English: Diagram showing how interference fringes are created by an optical flat. The upper object is a section of a glass optical flat resting on another flat reflective surface. Light rays (red) from a monochromatic light source pass through the flat and reflect from both the bottom surface of the glass and the surface it is resting on. Since there is a tiny gap between the two surfaces, the ray reflecting off the bottom surface travels a greater distance than the top ray. It also experiences a 180° phase change at the reflection from the bottom plate (the reflection from the top plate causes no phase change). The parallel rays superpose. At locations (a) where the extra distance travelled by the 2nd ray (twice the width of the gap) is equal to an even multiple of a half-wavelength (λ/2) of the light the two reflected waves will be in phase and will add, reinforcing each other, resulting in a bright reflected ray. This is called constructive interference. At other locations (b) the path difference between the rays is equal to an odd multiple of λ/2, so the reflected waves are 180° out of phase. They subtract, canceling each other out, resulting in little or no reflected light. This is called destructive interference.
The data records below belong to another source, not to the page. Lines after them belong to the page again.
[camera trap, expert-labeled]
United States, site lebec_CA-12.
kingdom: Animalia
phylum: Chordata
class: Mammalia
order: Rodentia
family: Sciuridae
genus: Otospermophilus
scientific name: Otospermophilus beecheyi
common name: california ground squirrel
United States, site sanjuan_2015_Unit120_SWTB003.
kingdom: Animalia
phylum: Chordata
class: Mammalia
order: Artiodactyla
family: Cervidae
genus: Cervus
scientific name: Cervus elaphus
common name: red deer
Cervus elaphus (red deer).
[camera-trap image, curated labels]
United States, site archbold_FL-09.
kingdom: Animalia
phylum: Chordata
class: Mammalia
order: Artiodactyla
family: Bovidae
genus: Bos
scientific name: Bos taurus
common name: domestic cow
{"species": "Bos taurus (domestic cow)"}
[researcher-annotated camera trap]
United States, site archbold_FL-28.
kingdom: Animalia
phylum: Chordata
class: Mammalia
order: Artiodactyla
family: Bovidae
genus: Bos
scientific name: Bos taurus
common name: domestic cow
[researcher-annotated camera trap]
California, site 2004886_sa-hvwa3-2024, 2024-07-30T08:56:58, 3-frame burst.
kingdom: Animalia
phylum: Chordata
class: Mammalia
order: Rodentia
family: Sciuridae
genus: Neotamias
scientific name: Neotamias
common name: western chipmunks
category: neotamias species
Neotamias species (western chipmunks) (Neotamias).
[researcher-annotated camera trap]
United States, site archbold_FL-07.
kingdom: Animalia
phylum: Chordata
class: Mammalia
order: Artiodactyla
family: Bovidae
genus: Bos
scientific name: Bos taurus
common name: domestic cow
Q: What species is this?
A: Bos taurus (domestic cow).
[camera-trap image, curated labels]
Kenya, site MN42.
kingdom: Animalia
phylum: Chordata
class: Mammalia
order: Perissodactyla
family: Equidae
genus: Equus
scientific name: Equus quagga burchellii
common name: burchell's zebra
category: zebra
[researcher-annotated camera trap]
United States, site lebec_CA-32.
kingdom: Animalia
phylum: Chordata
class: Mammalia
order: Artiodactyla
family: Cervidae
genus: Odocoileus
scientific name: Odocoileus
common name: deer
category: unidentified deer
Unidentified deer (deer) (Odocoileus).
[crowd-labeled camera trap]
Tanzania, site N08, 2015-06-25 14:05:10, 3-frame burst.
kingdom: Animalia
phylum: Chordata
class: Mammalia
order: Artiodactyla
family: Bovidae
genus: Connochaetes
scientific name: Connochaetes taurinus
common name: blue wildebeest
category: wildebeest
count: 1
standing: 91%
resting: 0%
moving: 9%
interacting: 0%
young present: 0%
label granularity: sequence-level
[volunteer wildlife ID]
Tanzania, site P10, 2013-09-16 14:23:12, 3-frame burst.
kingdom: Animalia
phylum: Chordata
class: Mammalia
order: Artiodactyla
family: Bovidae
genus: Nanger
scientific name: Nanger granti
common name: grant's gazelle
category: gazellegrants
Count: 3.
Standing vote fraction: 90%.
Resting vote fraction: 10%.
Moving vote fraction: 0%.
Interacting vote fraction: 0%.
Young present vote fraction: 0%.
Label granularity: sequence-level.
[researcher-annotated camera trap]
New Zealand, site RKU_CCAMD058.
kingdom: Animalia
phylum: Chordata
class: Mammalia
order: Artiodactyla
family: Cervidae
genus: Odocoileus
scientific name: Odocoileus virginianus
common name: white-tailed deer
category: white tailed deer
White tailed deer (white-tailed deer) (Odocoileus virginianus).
When the two surfaces are not parallel, as in the diagram, this results in a pattern of alternating bright and dark bands visible on the surface, called interference fringes. Two adjacent interference fringes represent a difference in height of the surface of one-half wavelength of the light used, so interference patterns can be used to measure the flatness of surfaces to millionths of an inch.

In this diagram the width of the gap and the wavelength of the light waves is greatly exaggerated; light has wavelengths around 10^-7 meter.